**PASSAGE GIVEN**
☆ ☆ ☆ ☆ ☆ ☆ ☆
Last week, Sawant accused Durkan of retaliating against SHARE for opposing the nomination of Jason Johnson as director of the Human Services Department by ending the organization’s city contract early, in June, with further funding contingent on improved performance. (This is what Sawant was characterizing as a “threaten[ed] closure.”) Specifically, SHARE supported a Sawant resolution (which failed today) that would have blocked Johnson’s nomination and established a new process, led by a committee including HSD employees and service providers who receive HSD contracts, to find a director.

God forbid we talk to each other and try to make something good, something better, something that doesn’t violate our charter or our responsibilities.

Herbold, a longtime SHARE supporter, said, “There is no planned closure of SHARE shelters in June,. It is true that they have been given only a half-year contract and [HSD has] identified specific  areas of desired improvement.” But, she reiterated, “There is no proposal for SHARE shelters to close in June.”
☆ ☆ ☆ ☆ ☆ ☆ ☆
**SET TASKS**
(A) For the passage on SHARE's city contract, state whether each statement below agrees with it, answering yes or no and quoting the deciding words of the passage: (i) The Sawant resolution to block Johnson's nomination passed. (ii) SHARE was given a half-year contract. (iii) Herbold said a closure of SHARE shelters in June is planned.
(B) Retype the section of the passage on SHARE's city contract that opens with the words containing "God forbid we" and closes with "or our responsibilities.".

**DATA EXCERPT**
☆ ☆ ☆ ☆ ☆ ☆ ☆
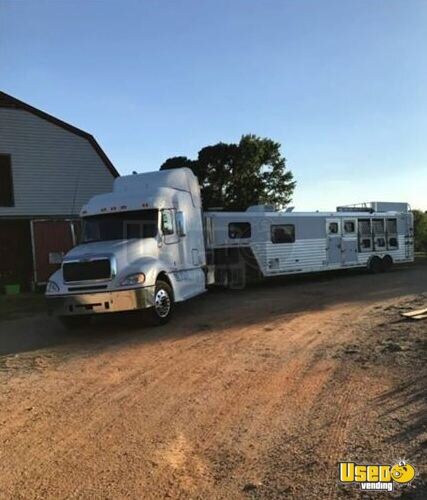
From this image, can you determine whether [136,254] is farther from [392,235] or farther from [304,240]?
☆ ☆ ☆ ☆ ☆ ☆ ☆
**SOLUTIONS BELOW**
(A)
(i) No: "which failed today"
(ii) Yes: "It is true that they have been given only a half-year contract"
(iii) No: "There is no planned closure of SHARE shelters in June"

(B)
God forbid we talk to each other and try to make something good, something better, something that doesn’t violate our charter or our responsibilities.